AlcoSense Pro overloadedIf you ignore this warning and the device detects an overload it will shut down with the warning shown on the right. Happily the sensor is able to recover once it’s had time to sleep it off, which takes about 24 hours. The warning screen shows you a count-down to that recovery and declines to operate during that time.

 In common with many instruments, the accuracy of a fuel-cell is also affected by temperature. Here again, the AlcoSense Pro knows its limitations and if it finds it’s being invited to operate outside those limits it digs in its heels and refuses to play.

AlcoSense Pro too cold for use

We tested this by treating the AlcoSense Pro to a short spell in the freezer. When subsequently switched on its display powered up long enough to display the screen on the left before hibernating. Once it was back within it’s operating temperature range of 5°C to 40°C it functioned again as normal.

It’s reassuring to know that you won’t be getting a false reading because the device is too hot or too cold or as drunk as you might be.

Don't ask a man to drink and drive

Changing Times

Introducing the breathalyser to radio audiences in 1967, Transport Minister Barbara Castle was challenged by the World This Weekend interviewer:

“Minister, this is a rotten idea. You’re spoiling my fun as a motorist… You’re only a woman, you don’t drive, what do you know about it?”

Does the AlcoSense Pro Make Sense?

On one level—absolutely.

If a police breathalyser shows you at or beyond the legal limit of 0.08%* while in charge of a vehicle you could be facing a driving ban, a fine of £2500 or 3 months in the clink.

*This BAC figure has been a source of confusion to me in writing this up. Most of the world expresses BAC in parts per thousand (‰). This is also how AlcoSense devices display the value by default.

But here in the UK we tend to use parts per hundred (%). A BAC of 0.08% is the same quantity as 0.8‰)

You might think, then, that it’s certainly worth lashing out £180 on the AlcoSense Pro, or at least one of the entry-level devices in the range.
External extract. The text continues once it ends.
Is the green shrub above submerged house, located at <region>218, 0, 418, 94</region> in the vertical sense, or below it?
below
But it’s set me thinking. Bear with me…

Below that BAC of 0.8‰, you’re good to go. In England, Wales and Northern Ireland. Well, legally.

But this is the highest drink drive limit in the developed world. Which is to say most developed countries think it’s too high. In Scotland, for example, it’s 0.5‰.

This seems to be a more sensible figure, now that we have a better understanding of how alcohol works on our physiology and state of mind. Tests have shown that even at 0.6‰, key driving skills like our reasoning, depth perception, peripheral vision and recovery from glare, begin to be affected.

Over the Christmas break, Tested Technology used the AlcoSense Pro as a party trick. We had fun puffing away at it and one or two of us (names withheld to protect the innocent) ended up way over the limit.

The review sample has been generously donated to Tested Technology.

At the time of writing, the AlcoSense Pro is currently on sale for £149.99.

No-one had any intention of driving. But it became clear that in reality a breathalyser doesn’t belong at parties. If even a small quantity of alcohol can affect your driving—and in a manner and to a degree you are very unlikely to grasp fully—it surely makes sense to heed the mantra: Don’t Drink and Drive. Don’t drink any alcohol at all if you’re going to be driving.

Of course, it’s possible that you may have been drinking the night before, with no thought of driving, and then wake up next morning not knowing how much alcohol is still swishing around your brain, dulling your reflexes and fogging your vision. That could arguably be a use case for a breathalyser.

 But otherwise, the AlcoSense may well turn out to be yet another of those ingenious modern gadgets you’ve discovered you’ll never use.